A longer output can be printed out in the Action run, where it will be stored for 90 days (I think that's the default setting). One could also generate a full html report, and store that in the main branch, but that is outside the scope as stated:

A lightweight, automated scoring script to periodically report a few model statistics of interest.

mihai-sysbio avatar Apr 23 '21 17:04 mihai-sysbio

some comments to your thoughts @mihai-sysbio

  1. on every PR (as long as the output is compact)

let's start with the PR from develop to master

  1. as a PR comment (to keep the repo clean)

~agree~ this seems infeasible

  1. don't keep anything, as memote's history report can comb through the entire history when producing the report
  2. in the PR comment, something markdown-like and easy to read

Markdown report with a few statistics sounds good

haowang-bioinfo avatar Apr 24 '21 10:04 haowang-bioinfo

let's start with the PR from develop to master

This is going to be weird to test and merge before it gets to master.

mihai-sysbio avatar Apr 24 '21 10:04 mihai-sysbio

This is going to be weird to test and merge before it gets to master.

@mihai-sysbio not sure what you mean. Fun fact: memote uptakes models only in xml, which exists only in master and is updated once a PR was merged into master from develop

haowang-bioinfo avatar Apr 24 '21 12:04 haowang-bioinfo

@Hao-Chalmers I think memote requires cobra to be installed, in which case maybe the xml format can be obtained with

cobra.io.write_sbml_model

Edit: this approach might yield low scores on the annotations, so these should not be included in the PR comments.

mihai-sysbio avatar Apr 24 '21 13:04 mihai-sysbio

yes, there will be low scores in any PRs because a xml file with integrated annotation fields is updated only in master branch, to which a markdown report might be added. Not sure in a standalone file or an integrated section of README, or else?

haowang-bioinfo avatar Apr 26 '21 06:04 haowang-bioinfo

@Hao-Chalmers, with the help of an Action runner with Matlab, the model could be exported via Raven in xml format including all the annotations, exactly like on master, before running memote. These temporary files would not be committed, but some memote scores may be kept in a file or (my preference) in the PR comments.

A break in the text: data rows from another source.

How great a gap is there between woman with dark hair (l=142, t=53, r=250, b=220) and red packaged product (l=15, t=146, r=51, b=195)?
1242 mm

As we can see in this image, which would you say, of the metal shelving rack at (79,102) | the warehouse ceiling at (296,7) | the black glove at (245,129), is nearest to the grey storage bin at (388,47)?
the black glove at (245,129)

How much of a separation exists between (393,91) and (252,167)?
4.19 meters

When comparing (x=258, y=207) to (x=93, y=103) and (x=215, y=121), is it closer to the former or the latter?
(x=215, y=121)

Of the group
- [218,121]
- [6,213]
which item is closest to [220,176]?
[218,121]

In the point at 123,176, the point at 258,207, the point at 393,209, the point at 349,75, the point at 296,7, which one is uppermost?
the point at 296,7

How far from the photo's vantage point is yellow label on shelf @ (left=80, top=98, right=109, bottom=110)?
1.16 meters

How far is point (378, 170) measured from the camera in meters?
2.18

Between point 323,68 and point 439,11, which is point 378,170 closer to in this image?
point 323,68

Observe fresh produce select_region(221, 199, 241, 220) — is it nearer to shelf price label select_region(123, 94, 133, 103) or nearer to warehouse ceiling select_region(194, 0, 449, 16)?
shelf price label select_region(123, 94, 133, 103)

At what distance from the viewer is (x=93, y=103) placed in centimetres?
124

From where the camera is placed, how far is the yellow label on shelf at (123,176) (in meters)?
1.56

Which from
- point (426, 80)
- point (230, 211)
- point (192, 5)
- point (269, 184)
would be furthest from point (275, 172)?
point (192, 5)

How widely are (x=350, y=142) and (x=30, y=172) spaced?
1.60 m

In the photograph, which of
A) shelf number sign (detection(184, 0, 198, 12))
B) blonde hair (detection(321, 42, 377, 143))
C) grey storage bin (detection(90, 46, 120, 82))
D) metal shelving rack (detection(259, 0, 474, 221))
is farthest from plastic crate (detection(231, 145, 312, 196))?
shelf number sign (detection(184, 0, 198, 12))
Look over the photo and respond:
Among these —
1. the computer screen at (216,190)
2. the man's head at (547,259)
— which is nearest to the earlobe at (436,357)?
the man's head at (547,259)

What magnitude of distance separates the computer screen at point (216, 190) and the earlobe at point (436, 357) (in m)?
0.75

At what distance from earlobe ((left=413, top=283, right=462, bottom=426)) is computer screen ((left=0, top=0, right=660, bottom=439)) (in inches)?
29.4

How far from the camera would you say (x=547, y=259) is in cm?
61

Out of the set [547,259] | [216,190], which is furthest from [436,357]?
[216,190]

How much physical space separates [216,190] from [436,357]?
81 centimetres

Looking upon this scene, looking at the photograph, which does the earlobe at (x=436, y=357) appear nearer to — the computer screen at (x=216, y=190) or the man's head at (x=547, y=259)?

mihai-sysbio avatar Apr 28 '21 14:04 mihai-sysbio

A workflow to run memote on a PR has been merged and released. It shouldn't be too time consuming to adopt this, or other memote actions, in Human-GEM. However, in line with previous comments, several questions need clear answers:

  • [ ] under which conditions should the action be triggered?
  • [ ] what parameters should be used in the memote command?
  • [ ] which parts of the report should be posted as PR comments (eg a small selection of scores)?

mihai-sysbio avatar Aug 12 '21 10:08 mihai-sysbio